Pourrait-on dire que cette exclusion hyperbolique du féminin ne témoigne-t-elle pas d’une tentative sans fin de forclore ce qui, du féminin, troue le discours et met en échec toute maîtrise ?

M.L. : Les occidentaux ne pensent pas à partir du vide, du trou créatif, du vide du temps qui est une poussée remarquée par la physique quantique, la psychanalyse et le taoïsme. L’inconscient se dit wuyishi en chinois, wu le vide, avant le conscient yishi, que Lacan a conceptualisé comme béance première, mettant en évidence l’importance du langage dans la constitution du sujet de l’inconscient. Dans le temps comme dans le langage, la coupure est ce qui engendre les possibilités de combinaison des nouages. Le mot femme sonne comme le mot latin fama, le « bruit qui court », et ressemble au grec phémé qui signifie parole. La, femme n’existe pas, selon l’aphorisme lacanien. Il n’y a pas de parole transcendant la parole, de métalangage qui pourrait englober la femme pour mieux la soumettre. Le signifiant femme ne signifie pas la femme dans le conscient, il désigne l’absence de métalangage dans le système inconscient. Il n’y a pas d’origine à l’origine. Le féminin est Autre, inaccessible dans sa jouissance. Les mystiques ont fasciné Lacan, il en a fait référence dans son discours Télévision, dans leur capacité à obtenir une jouissance comblée par l’amour divin, donc hors discours.

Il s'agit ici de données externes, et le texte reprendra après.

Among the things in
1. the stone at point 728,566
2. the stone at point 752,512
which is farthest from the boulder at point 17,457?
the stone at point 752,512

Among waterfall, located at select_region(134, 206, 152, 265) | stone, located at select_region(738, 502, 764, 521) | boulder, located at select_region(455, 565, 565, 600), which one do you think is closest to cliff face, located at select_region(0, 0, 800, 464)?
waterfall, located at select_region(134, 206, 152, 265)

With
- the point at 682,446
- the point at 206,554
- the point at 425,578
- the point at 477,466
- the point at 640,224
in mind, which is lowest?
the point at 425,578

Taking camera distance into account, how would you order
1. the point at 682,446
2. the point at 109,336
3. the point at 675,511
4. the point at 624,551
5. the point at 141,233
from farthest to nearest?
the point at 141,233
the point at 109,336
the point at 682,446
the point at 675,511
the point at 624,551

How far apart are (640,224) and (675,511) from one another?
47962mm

Cela l’a aidé à théoriser les trois temps de la jouissance, incestueuse, phallique et Autre, celle qui met en échec la maîtrise.

Avec la publication prochaine de ton ouvrage La haine du féminin : s’agit-il d’en dévoiler la structure historique et symbolique de domination, d’en explorer les ressorts inconscients, ou encore de renouveler notre regard sur les formes contemporaines de cette violence persistante ?

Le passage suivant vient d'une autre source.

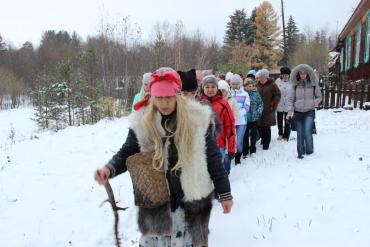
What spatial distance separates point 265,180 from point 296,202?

M.L. : La question de la haine et du travail de la pulsion de mort est un fil rouge qui traverse l’ensemble de mes travaux et écrits, depuis la publication du premier livre, les Accidents du transfert en 2006, traitant de la haine de l’inconscient et du féminin dans les passages à l’acte dans la cure. J’ai transmis ensuite la pensée de Melanie Klein, pendant quelques années dans des séminaires à l’hôpital Lagrave de Toulouse, dans le service de pédopsychiatrie pour enfant et adolescents ; travaux qui ont été publiés en 2008. La pensée de Melanie Klein m’a sensibilisée à la haine primaire, archaïque, souvent insuffisamment travaillée chez les lacaniens. J’ai ensuite écrit et publié sur l’énigme de la pulsion de mort, ouvrage traduit en chinois et travaillé sur la radicalisation pendant quelques années. Je publie aussi cette année un livre sur l’embrigadement idéologique des adolescents dans les problématiques de transition de genre.

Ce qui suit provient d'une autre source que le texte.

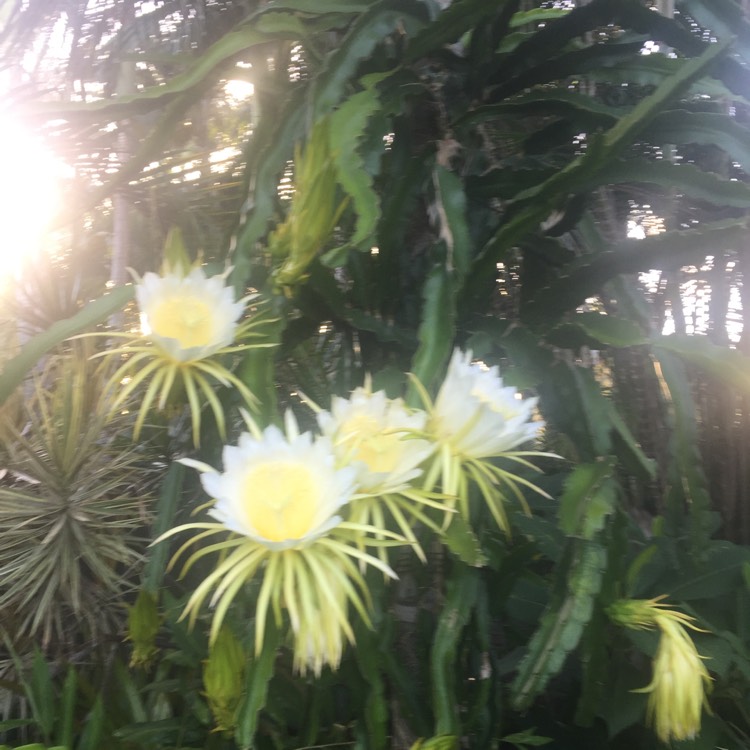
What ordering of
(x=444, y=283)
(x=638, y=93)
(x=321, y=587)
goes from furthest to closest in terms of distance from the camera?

J’ai souhaité l’an dernier mettre au travail cette question de la haine du féminin en organisant un colloque à Toulouse en mai 2025, colloque qui donne lieu à la publication de cet ouvrage collectif, La haine du féminin. Il s’agissait pour moi de donner la parole à un croisement polyphonique de voix de psychanalystes, d’une historienne de l’art, jusqu’à la poésie avec la préface de l’artiste Estelle Meyer. Ce livre tente d’analyser les ressorts inconscients de cette haine, ses manifestations contemporaines et ses conséquences sur les individus et les sociétés. Il interroge comment dépasser cette violence fondatrice, comment reconnaître et désamorcer

les mécanismes qui perpétuent l’oppression du féminin sous toutes ses formes. J’ai ouvert ce travail collectif dans une perspective historique, langagière et temporelle dans sa dimension de pulsation, celle de l’inconscient.